A practical guide to the timber species processed in New Zealand sawmills. Covers radiata pine, Douglas fir, macrocarpa, cypress, and eucalyptus from the operator's perspective - milling, drying, grading, treatment, and end markets.

Timber species in a New Zealand sawmill

Most NZ timber species guides are written for architects choosing a cladding material or builders specifying framing for a consent application. That perspective skips the part that matters to sawmill operators: what each species actually means for your milling, drying, grading, treatment, and inventory operations.

This guide covers the species you’ll encounter on a NZ sawmill floor, from the radiata that fills 90%+ of your bins through to the specialty timbers that bring higher margins and different headaches.

Radiata pine (Pinus radiata)

Radiata dominates NZ forestry. It accounts for roughly 91% of planted forest area and 93.9% of the 33.6 million cubic metres harvested in the year ending March 2024 (MPI National Exotic Forest Description). If you run a sawmill in New Zealand, radiata is almost certainly your primary species.

Why mills run radiata

Fast growth is the foundation. Radiata reaches harvest age at 25-35 years on a typical rotation, compared to 50-60 years for Douglas fir. That shorter rotation means a more predictable wood supply and lower capital tied up in standing timber. The wood is medium-density (around 500 kg/m3 air-dry), easy to saw, holds nails and screws well, takes paint and stain without difficulty, and machines cleanly when kiln dried.

The NZ radiata breeding programme has been running since the 1950s, producing successive generations of trees with straighter form, fewer branches, and more uniform wood properties. Modern plantation radiata bears little resemblance to the wild Monterey pine from California that it descends from.

Milling considerations

Radiata saws easily with standard equipment. The main operational concern is corewood (the juvenile wood in the centre of the stem). Corewood in radiata has lower density, higher longitudinal shrinkage, and poorer dimensional stability than outerwood. In practical terms, this means boards cut from the corewood zone are more prone to warping, twisting, and bow during drying.

Pruned logs produce a knotty corewood core surrounded by clear outerwood. The clear grades command significantly higher prices for appearance applications (joinery, furniture, interior linings). Maximising clear-grade recovery from pruned logs is one of the key value optimisation challenges in radiata milling.
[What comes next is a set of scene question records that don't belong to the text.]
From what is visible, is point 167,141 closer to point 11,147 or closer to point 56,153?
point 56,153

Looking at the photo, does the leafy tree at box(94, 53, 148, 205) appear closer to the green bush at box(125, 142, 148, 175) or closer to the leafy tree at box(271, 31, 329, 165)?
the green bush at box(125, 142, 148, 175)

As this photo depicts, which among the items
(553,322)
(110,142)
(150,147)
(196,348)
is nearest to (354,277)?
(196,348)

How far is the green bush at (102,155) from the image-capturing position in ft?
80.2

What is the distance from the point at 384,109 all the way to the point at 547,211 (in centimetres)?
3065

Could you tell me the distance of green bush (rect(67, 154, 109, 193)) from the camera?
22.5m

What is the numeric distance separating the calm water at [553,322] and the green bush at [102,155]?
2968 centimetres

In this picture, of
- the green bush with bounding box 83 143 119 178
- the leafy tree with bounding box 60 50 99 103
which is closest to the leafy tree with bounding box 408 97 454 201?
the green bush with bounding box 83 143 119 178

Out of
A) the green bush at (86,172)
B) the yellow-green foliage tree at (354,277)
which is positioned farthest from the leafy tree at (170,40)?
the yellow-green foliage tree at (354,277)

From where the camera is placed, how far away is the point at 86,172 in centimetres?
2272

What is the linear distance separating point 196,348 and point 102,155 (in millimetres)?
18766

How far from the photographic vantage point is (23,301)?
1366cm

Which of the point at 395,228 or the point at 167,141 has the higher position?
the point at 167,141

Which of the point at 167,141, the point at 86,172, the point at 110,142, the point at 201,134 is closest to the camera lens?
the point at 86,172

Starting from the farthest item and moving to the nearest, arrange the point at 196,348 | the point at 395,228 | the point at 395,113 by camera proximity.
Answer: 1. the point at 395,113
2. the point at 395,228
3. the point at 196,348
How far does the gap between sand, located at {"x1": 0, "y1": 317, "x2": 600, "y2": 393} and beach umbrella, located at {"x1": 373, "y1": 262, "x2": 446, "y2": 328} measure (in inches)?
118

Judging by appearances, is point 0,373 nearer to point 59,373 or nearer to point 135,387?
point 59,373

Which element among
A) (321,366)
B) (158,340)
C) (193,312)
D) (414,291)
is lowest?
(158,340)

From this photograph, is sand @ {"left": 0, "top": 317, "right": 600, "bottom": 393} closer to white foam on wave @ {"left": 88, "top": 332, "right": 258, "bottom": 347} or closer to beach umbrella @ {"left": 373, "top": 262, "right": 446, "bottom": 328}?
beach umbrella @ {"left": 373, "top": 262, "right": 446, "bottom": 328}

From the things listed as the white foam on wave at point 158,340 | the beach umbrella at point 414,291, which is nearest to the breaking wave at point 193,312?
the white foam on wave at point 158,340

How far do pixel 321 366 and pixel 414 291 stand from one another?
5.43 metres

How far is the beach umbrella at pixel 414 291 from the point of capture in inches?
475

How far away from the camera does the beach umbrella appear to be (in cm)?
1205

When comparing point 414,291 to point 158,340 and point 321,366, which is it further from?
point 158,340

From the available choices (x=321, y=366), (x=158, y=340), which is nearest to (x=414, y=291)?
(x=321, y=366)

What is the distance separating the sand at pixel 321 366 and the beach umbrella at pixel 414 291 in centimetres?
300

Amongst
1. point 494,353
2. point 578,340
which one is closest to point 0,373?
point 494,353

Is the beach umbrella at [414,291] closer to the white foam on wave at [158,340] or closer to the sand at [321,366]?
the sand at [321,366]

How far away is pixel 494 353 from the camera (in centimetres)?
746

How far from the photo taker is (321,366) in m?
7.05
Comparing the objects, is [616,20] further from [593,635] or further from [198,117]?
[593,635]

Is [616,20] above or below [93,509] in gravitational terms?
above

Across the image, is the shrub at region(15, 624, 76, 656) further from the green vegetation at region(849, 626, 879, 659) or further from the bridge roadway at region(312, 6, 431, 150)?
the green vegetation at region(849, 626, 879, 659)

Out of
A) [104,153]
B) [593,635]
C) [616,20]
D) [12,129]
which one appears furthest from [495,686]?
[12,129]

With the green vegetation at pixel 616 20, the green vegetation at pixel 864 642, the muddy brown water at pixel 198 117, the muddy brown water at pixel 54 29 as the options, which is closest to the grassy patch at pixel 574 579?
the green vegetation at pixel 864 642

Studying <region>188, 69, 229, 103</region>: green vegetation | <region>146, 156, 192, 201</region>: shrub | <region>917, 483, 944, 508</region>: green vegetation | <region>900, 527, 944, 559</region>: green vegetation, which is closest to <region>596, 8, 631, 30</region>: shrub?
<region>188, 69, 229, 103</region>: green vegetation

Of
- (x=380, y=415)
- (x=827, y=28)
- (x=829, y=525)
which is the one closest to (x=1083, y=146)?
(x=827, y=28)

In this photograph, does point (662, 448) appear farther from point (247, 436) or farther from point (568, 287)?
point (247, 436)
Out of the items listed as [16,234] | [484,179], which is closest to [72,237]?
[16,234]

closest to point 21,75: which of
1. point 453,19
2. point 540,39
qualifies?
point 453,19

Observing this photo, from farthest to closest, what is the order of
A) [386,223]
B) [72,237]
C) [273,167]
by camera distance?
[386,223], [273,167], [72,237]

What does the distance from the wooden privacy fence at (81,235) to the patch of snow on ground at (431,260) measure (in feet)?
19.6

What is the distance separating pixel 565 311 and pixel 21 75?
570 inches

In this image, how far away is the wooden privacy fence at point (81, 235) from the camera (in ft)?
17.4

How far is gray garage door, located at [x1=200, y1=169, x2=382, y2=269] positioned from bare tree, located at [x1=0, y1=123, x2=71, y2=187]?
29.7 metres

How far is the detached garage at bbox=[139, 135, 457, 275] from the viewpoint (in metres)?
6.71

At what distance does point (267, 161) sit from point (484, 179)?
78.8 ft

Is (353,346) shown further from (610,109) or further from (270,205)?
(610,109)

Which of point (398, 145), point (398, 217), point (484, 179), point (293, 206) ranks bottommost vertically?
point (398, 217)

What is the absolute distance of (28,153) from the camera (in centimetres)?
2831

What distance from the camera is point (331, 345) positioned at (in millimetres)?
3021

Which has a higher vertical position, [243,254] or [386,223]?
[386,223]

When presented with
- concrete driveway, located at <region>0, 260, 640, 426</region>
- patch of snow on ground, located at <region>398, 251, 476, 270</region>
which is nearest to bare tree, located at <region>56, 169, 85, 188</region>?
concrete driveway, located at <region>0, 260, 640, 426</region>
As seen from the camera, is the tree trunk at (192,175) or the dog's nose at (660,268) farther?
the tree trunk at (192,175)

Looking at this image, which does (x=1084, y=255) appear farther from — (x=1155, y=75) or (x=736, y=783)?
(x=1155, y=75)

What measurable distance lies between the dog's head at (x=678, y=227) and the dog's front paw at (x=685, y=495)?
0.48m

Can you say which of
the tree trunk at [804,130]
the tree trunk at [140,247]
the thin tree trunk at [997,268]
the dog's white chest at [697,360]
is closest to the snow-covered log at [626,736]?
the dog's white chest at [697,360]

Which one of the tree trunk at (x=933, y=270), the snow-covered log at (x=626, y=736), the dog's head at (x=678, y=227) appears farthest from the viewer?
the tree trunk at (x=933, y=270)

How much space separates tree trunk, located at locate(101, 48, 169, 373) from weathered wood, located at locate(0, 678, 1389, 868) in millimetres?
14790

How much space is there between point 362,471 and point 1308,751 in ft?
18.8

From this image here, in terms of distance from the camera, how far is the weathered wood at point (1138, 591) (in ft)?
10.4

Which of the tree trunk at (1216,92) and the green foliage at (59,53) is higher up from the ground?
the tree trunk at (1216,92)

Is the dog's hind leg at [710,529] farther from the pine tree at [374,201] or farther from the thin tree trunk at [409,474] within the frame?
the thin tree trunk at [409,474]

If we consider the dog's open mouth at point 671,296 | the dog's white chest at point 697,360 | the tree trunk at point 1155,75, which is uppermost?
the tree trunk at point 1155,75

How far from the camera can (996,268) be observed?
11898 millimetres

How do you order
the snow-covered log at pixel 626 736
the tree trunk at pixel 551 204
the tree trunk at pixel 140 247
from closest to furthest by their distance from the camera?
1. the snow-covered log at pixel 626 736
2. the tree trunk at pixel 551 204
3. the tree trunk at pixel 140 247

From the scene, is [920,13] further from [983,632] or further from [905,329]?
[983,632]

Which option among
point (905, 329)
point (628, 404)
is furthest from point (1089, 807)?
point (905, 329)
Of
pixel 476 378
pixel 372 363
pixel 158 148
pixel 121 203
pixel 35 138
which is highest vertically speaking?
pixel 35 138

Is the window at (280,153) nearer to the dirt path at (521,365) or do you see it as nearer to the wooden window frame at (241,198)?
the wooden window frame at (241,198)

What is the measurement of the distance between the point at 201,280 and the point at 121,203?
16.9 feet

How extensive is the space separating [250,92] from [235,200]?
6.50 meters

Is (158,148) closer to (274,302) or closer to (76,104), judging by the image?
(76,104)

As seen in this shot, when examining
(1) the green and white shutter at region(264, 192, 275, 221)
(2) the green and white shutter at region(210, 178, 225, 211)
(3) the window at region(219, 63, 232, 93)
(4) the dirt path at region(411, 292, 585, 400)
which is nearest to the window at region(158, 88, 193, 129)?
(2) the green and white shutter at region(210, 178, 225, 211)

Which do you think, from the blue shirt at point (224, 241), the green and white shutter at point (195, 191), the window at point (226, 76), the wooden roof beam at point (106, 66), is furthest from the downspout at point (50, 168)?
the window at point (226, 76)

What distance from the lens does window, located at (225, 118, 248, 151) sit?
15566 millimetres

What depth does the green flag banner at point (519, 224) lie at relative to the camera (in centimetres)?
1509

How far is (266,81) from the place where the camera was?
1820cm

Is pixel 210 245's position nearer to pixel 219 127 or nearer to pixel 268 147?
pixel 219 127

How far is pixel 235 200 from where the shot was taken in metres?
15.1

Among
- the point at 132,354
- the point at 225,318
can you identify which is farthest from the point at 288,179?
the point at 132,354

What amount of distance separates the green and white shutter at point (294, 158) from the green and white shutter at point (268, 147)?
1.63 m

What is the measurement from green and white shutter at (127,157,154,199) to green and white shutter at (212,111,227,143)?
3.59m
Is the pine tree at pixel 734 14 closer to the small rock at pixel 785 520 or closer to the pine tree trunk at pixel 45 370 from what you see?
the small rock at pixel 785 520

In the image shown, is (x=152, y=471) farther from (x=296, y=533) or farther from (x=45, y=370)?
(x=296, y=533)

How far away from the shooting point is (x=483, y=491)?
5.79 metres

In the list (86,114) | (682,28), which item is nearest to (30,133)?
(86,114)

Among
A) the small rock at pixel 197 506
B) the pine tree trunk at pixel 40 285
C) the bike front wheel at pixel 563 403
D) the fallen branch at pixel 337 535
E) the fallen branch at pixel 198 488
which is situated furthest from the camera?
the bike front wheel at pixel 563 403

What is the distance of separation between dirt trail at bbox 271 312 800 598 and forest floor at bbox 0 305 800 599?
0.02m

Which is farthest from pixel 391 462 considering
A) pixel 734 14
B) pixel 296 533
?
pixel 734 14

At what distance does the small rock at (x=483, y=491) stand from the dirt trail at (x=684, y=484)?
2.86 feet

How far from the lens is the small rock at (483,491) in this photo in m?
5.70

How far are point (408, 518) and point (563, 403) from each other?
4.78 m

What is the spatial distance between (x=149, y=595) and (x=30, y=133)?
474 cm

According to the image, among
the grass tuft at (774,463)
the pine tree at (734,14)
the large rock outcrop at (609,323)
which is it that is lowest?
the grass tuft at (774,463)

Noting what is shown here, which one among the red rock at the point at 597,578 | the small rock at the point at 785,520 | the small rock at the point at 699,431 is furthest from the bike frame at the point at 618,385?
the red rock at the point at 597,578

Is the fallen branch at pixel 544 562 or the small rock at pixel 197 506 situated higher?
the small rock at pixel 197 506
Unpruned logs produce knotty timber throughout. This timber is graded structurally (SG6/SG8/SG10) and used primarily for framing, fencing, and packaging.

Drying

Radiata responds well to both conventional and high-temperature kiln drying. Standard HT kiln schedules for 45mm framing run dry-bulb temperatures from 120C up to 140C with wet-bulb temperatures from 70C to 90C, completing a charge in 18-24 hours. Structural framing targets 18% moisture content at delivery. Joinery and dressing grades target 10-12%.

The main drying defect in radiata is kiln brown stain, a discolouration caused by chemical reactions in the wood at elevated temperatures. Brown stain is primarily cosmetic and doesn’t affect structural performance, but it downgrades appearance timber. Managing brown stain is a balancing act between drying speed (which customers and production schedules demand) and colour quality.

Green radiata is susceptible to sapstain if left too long between sawing and drying or treatment. In warm, humid conditions (much of the North Island in summer), sapstain can develop within days. This means scheduling between the saw and the kiln or treatment plant is time-sensitive.

Treatment

Radiata sapwood accepts preservative treatment readily, which is why it’s the standard species for treated timber products in NZ. All hazard classes from H1.2 through H5 are available for radiata. See the treatment hazard class guide for the operational detail on each class.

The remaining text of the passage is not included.